● **Exercise goal**
Edit the data from the line holding "this 400×320 image." through the line holding "rusty rail [0, 118, 154, 196]", inclusive. Replace "detector" with "scanner", leave everything else unchanged, and leave the pictures out.

● **Entries shown**
******
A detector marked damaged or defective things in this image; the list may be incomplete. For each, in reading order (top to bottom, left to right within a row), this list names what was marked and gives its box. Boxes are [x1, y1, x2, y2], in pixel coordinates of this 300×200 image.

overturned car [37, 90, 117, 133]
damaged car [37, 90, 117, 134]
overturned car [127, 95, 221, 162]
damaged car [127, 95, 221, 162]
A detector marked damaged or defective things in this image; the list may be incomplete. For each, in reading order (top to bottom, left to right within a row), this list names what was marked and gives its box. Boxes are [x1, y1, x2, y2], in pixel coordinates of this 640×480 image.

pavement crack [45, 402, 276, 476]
******
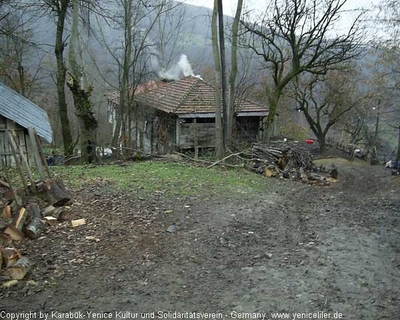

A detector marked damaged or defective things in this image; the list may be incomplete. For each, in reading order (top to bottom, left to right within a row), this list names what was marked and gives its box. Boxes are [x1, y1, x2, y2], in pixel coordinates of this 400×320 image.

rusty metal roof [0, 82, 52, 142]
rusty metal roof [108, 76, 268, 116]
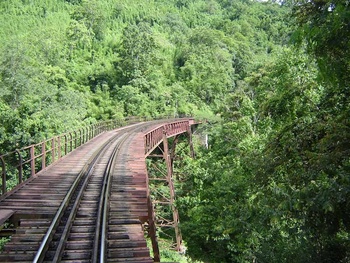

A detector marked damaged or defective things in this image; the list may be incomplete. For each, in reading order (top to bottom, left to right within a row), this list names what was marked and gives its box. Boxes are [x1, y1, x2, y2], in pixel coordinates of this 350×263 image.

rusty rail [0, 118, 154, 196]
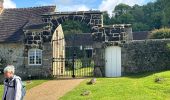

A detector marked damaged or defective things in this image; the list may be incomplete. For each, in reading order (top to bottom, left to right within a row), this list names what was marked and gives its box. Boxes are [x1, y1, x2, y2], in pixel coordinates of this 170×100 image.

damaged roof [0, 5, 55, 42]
******
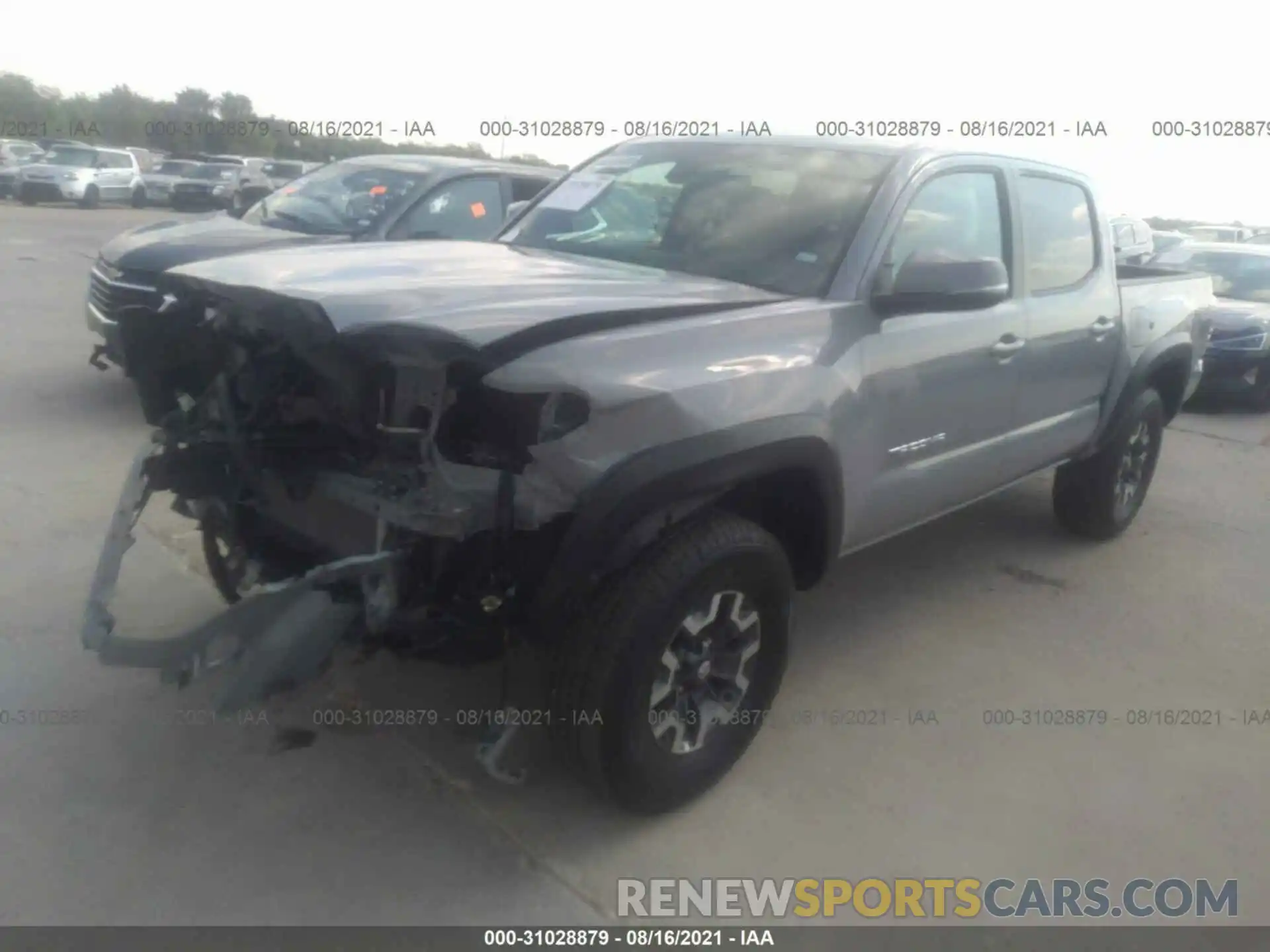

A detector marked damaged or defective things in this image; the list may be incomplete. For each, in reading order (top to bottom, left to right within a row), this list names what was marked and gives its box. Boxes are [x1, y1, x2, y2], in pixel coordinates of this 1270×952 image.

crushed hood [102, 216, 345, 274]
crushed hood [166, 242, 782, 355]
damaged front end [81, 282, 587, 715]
******
● **Solution to the problem**
A scanner marked damaged or defective things in this image; the list may be incomplete. For each, in reading order (top to bottom, left to right within a row), this list names what was marked and gives its box. Boxes are [x1, y1, x2, y2], in pixel coordinates of this 400×320 image.

rusty metal roof [0, 82, 52, 142]
rusty metal roof [108, 76, 268, 116]

A scanner marked damaged or defective things in this image; the list may be incomplete. For each, in reading order (top to bottom, left to right within a row), this list names what was marked and gives its box. Boxes are [x1, y1, x2, y2], in pixel coordinates of this 350×263 image.

rusty rail [0, 118, 154, 196]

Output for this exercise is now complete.